> **EXERCISE DIRECTIONS**
Retype every record below word for word, and leave the pictures out.

══ LISTED ENTRIES

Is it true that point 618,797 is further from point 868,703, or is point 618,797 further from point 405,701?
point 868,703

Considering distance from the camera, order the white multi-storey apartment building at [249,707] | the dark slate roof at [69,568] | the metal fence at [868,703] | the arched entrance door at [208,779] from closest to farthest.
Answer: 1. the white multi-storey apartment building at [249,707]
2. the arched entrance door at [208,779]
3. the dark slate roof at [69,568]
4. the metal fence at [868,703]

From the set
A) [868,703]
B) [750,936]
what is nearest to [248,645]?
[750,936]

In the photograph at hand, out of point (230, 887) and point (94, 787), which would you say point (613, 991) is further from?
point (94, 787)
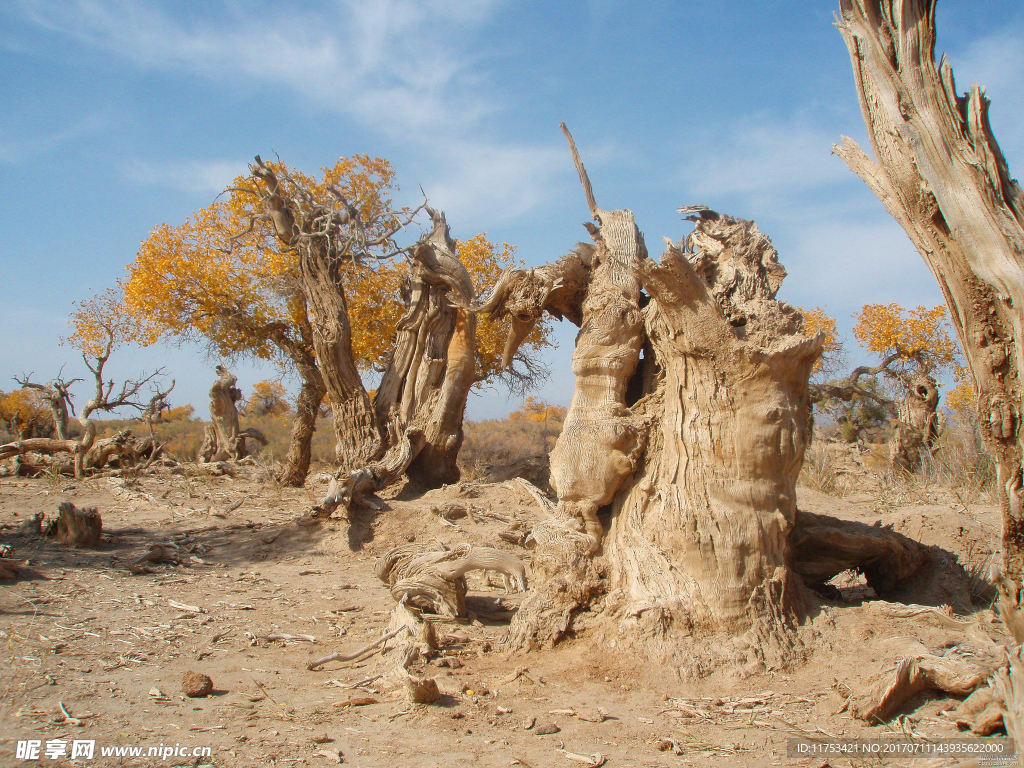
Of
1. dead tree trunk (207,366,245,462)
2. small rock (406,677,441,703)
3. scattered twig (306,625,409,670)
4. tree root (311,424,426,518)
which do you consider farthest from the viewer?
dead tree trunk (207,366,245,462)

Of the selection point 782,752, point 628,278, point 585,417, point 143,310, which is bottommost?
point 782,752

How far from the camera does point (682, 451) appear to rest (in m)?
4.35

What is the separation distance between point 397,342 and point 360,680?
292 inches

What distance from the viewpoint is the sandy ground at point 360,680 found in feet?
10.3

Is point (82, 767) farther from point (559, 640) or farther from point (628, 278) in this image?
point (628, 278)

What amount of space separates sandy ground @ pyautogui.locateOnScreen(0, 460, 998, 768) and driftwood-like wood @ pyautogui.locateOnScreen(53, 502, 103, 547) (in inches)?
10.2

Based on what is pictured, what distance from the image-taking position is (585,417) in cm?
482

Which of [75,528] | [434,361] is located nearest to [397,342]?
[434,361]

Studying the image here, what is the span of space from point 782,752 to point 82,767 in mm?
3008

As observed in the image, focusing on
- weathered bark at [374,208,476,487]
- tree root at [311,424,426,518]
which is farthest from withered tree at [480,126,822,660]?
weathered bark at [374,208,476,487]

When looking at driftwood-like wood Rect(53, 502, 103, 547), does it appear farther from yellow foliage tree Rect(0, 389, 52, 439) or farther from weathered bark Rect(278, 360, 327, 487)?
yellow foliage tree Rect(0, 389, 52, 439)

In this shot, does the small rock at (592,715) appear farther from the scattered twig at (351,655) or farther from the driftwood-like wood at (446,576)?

════

> **FINAL ANSWER**
Is it true that point 618,797 is further from point 868,703, or is point 618,797 further from point 405,701?
point 868,703

Considering distance from the camera, order the white multi-storey apartment building at [249,707] | the dark slate roof at [69,568] | the metal fence at [868,703] | the arched entrance door at [208,779] from closest to farthest.
Answer: 1. the white multi-storey apartment building at [249,707]
2. the arched entrance door at [208,779]
3. the dark slate roof at [69,568]
4. the metal fence at [868,703]

From the set
A) [868,703]
B) [750,936]
what is nearest to [248,645]?
[750,936]

In the photograph at hand, out of point (230, 887) and point (94, 787), which would you say point (613, 991) is further from?
point (94, 787)
Of
1. dead tree trunk (207,366,245,462)
2. small rock (406,677,441,703)
3. scattered twig (306,625,409,670)
4. tree root (311,424,426,518)
which do you consider farthest from the viewer?
dead tree trunk (207,366,245,462)

Of the selection point 782,752, point 628,278, point 585,417, point 143,310, which is bottommost?
point 782,752

How far from the camera does point (682, 451) appear to rest (in m)?
4.35

What is the separation distance between point 397,342 and point 360,680?
292 inches

What distance from the viewpoint is the sandy ground at point 360,680 found in feet?
10.3

Is point (82, 767) farther from point (559, 640) or farther from point (628, 278) in this image?
point (628, 278)

What amount of space separates sandy ground @ pyautogui.locateOnScreen(0, 460, 998, 768) and driftwood-like wood @ pyautogui.locateOnScreen(53, 502, 103, 547) (in inches)?
10.2

Based on what is pictured, what distance from the image-taking position is (585,417) in cm?
482

Which of [75,528] | [434,361] is located nearest to [397,342]?
[434,361]

Studying the image here, what is the span of space from point 782,752 to point 82,767 in mm?
3008

As observed in the image, focusing on
- weathered bark at [374,208,476,487]
- tree root at [311,424,426,518]
which is farthest from withered tree at [480,126,822,660]?
weathered bark at [374,208,476,487]

When looking at driftwood-like wood Rect(53, 502, 103, 547), does it appear farther from yellow foliage tree Rect(0, 389, 52, 439) or farther from weathered bark Rect(278, 360, 327, 487)?
yellow foliage tree Rect(0, 389, 52, 439)

In this shot, does the small rock at (592,715) appear farther from the scattered twig at (351,655) or farther from the driftwood-like wood at (446,576)?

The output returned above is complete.